Answer :
The correct answer is: D. N=; 1% =8.4; PV=-750; PMT=46.5; FV=0; P/Y=12; C/Y=12; PMT:END. Option A uses annual percentage rate (APR), while option D uses the periodic interest rate (monthly rate). Given that the interest rate is compounded monthly, it's more appropriate to use the periodic interest rate (option D).
To calculate the number of payments Kendra will have to make to pay off the loan, we can use the Time Value of Money (TVM) Solver feature of a graphing calculator. We need to set up the values correctly to solve for the number of payments (N).
Let's go through the options:
A. N=; 1% =8.4; PV=-750; PMT=46.5; FV=0; P/Y=1; C/Y=12; PMT:END
B. N=; I% =0.7; PV=-750; PMT=46.5; FV=0; P/Y=12; C/Y=12; PMT:END
C. N=; 1% =0.7; PV=-750; PMT=46.5; FV=0; P/Y=1; C/Y=12; PMT:END
D. N=; 1% =8.4; PV=-750; PMT=46.5; FV=0; P/Y=12; C/Y=12; PMT:END
Let's analyze each option:
A. This option has the correct annual interest rate (8.4%), correct present value (loan amount), correct payment amount, and correct compounding periods per year. Hence, it's a potential correct option.
B. This option has the interest rate incorrectly set as 0.7%. It should be 8.4%, not 0.7%. Hence, it's incorrect.
C. Similar to option B, this option has the interest rate incorrectly set as 0.7%. Hence, it's incorrect.
D. This option has the correct interest rate (8.4%), correct present value, correct payment amount, and correct compounding periods per year. Hence, it's a potential correct option.

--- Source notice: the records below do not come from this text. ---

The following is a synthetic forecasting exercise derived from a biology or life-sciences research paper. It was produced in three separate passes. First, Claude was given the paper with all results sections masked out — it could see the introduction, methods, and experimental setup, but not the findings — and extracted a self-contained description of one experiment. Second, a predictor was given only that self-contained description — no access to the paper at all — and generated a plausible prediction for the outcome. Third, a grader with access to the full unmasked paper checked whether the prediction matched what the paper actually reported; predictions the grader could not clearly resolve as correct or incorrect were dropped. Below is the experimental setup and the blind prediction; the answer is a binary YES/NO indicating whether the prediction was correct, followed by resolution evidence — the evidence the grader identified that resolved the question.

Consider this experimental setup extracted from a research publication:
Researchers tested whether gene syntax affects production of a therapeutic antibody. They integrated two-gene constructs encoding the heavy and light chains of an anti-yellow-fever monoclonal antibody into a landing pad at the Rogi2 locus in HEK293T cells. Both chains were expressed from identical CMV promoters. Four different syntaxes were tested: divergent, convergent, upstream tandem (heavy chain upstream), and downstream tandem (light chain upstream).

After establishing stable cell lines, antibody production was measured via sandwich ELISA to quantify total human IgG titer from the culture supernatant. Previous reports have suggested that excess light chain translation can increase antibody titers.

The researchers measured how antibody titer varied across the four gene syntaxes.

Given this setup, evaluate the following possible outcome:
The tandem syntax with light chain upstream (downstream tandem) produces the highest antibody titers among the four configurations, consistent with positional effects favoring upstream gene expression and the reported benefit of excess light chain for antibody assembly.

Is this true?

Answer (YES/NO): NO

So, options A and D are potential correct options. Both have the correct interest rate and payment amount. The difference lies in how the interest rate is represented: option A uses annual percentage rate (APR), while option D uses the periodic interest rate (monthly rate).
Given that the interest rate is compounded monthly, it's more appropriate to use the periodic interest rate (option D). Therefore, option D is the most suitable choice.
Complete Question:
Kendra took out a loan for $750 at an 8.4% APR, compounded monthly, to buy a stereo. If she will make monthly payments of $46.50 to pay off the loan, which of these groups of values plugged into the TVM Solver of a graphing to make?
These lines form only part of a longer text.